Le Prési Alpha Grimpeur et son clan filent, la tête sur le guidon, vers les légis-tardives et le referendum, le 1er mars prochain, contre l’avis d’une frange importante de Guinéens et sans la participation des ténors de l’opposition. Mais le chef de l’Etat et sa mouvance disent à qui veut l’entendre que la nouvelle Constitution vient régler ‘’les imperfections de l’actuelle, moderniser les institutions et donner la chance à la jeunesse et aux femmes de participer au développement’’ du bled. Après la publication de l’avant-projet de cette nouvelle Constitution, un groupe de juristes guinéens et étrangers s’est attelé à faire son analyse juridique et sa comparaison avec celle en vigueur. Ces juristes, après d’intenses travaux, ont produit un rapport de 128 pages. Il fait état d’une grosse menace de la démocratie au cas où le projet passait. Pour Me Alpha Yaya Dramé, avocat (sans vinaigrette) au barreau de Lille, il n’y a absolument rien de nouveau dans cette nouvelle Constitution : « La chose qui a peut-être changé c’est l’acceptation des candidatures indépendantes. En dehors de ça, c’est la régression… On vous a annoncé que le projet de la nouvelle Constitution a pour but de moderniser les institutions. Ce qui veut dire que les institutions caduques ou inefficaces. Mais ce qui est plus inquiétant dans l’avant-projet c’est la question de l’équilibre des pouvoirs. Dans l’avant-projet actuel, l’équilibre des pouvoirs est complètement rompu. L’avant-projet est une constitution taillée sur mesure pour une seule personne ». Il en veut pour preuve la situation de la Cour constitutionnelle dont le prési pourrait être nommé si la nouvelle Constitution est adoptée : « Chacun d’entre vous a son opinion sur la Cour constitutionnelle. Désormais les cinq membres sont quasiment désignés par le chef de l’Etat. Ce n’est plus les membres de la Cour qui désignent leur président, mais le chef de l’Etat par décret. Il peut le débarquer quand il veut, alors que dans la Constitution en vigueur ce n’est pas possible ». Me Dramé estime d’ailleurs que « l’avant-projet qui faisait 161 articles est réduit à 157 articles. Ce qui veut dire que les 157 articles ne peuvent pas être soumis à referendum parce que la Cour Constitutionnelle n’a été saisie que sur l’avant-projet des 161 articles ».

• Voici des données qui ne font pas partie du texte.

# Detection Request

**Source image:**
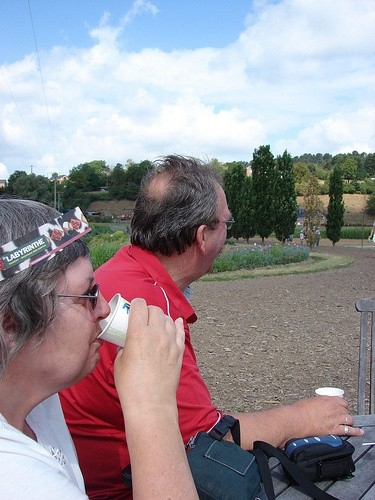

L’avocat qualifie les rédacteurs (non encore connus, ndlr) de cet avant-projet d’arnaqueurs : « Moi je vais dire au Président que ceux qui ont rédigé cet avant-projet l’ont trompé. C’est une arnaque pure et simple. S’il l’ouvre et le lie il se rendra compte qu’il a jeté son argent par la fenêtre. Mais personne ne revendique la paternité de ce travail, peut-être que c’est fait à dessein. On dit qu’on est en train de changer des choses, on coupe un alinéa de l’article 3 on le colle à l’article 6, on vous dit qu’on a reformé ».
De la question de la corruption
Dans l’actuelle Constitution, il est clairement mentionné que les crimes économiques sont imprescriptibles. Aucune trace de cet article dans l’avant-projet : « Désormais l’expression ‘’la corruption est un crime’’ disparait, ensuite le crime en question n’est plus imprescriptible. Ça veut dire que si la Constitution est adoptée, les crimes économiques qui ont eu lieu entre 2010 et 2020, personne ne pourrait être poursuivie. Moi j’appelle ça de la constitutionnalisation de l’impunité. Alors qu’actuellement même après la mort de celui qui a détourné, l’Etat peut toujours le poursuivre ».
De l’indépendance des magistrats
Dans l’avant-projet de la nouvelle Constitution, ‘’l’indépendance’’ des magistrats pourrait remise en cause : « Quand vous faites une étude comparative vous vous rendez compte qu’il y a un recul par rapport au renforcement de l’indépendance des magistrats. Actuellement ils sont nommés par décret après avis du conseil supérieur de la magistrature. Mais avec l’avant-projet il est dit qu’ils sont nommés par décret sur proposition du ministre après simple avis du conseil supérieur de la magistrature. Le Président a donc la liberté de faire ce qu’il veut. Ce qui veut dire que les magistrats qui voudront s’en tenir à leur indépendance se verront mutés sans protection » assure Me Pépé Antoine Lamah. Ces avocats invitent leurs collègues qui justifient le changement constitutionnel à un débat juridique sans passion sur l’actuelle Constitution et l’avant-projet de la nouvelle Constitution.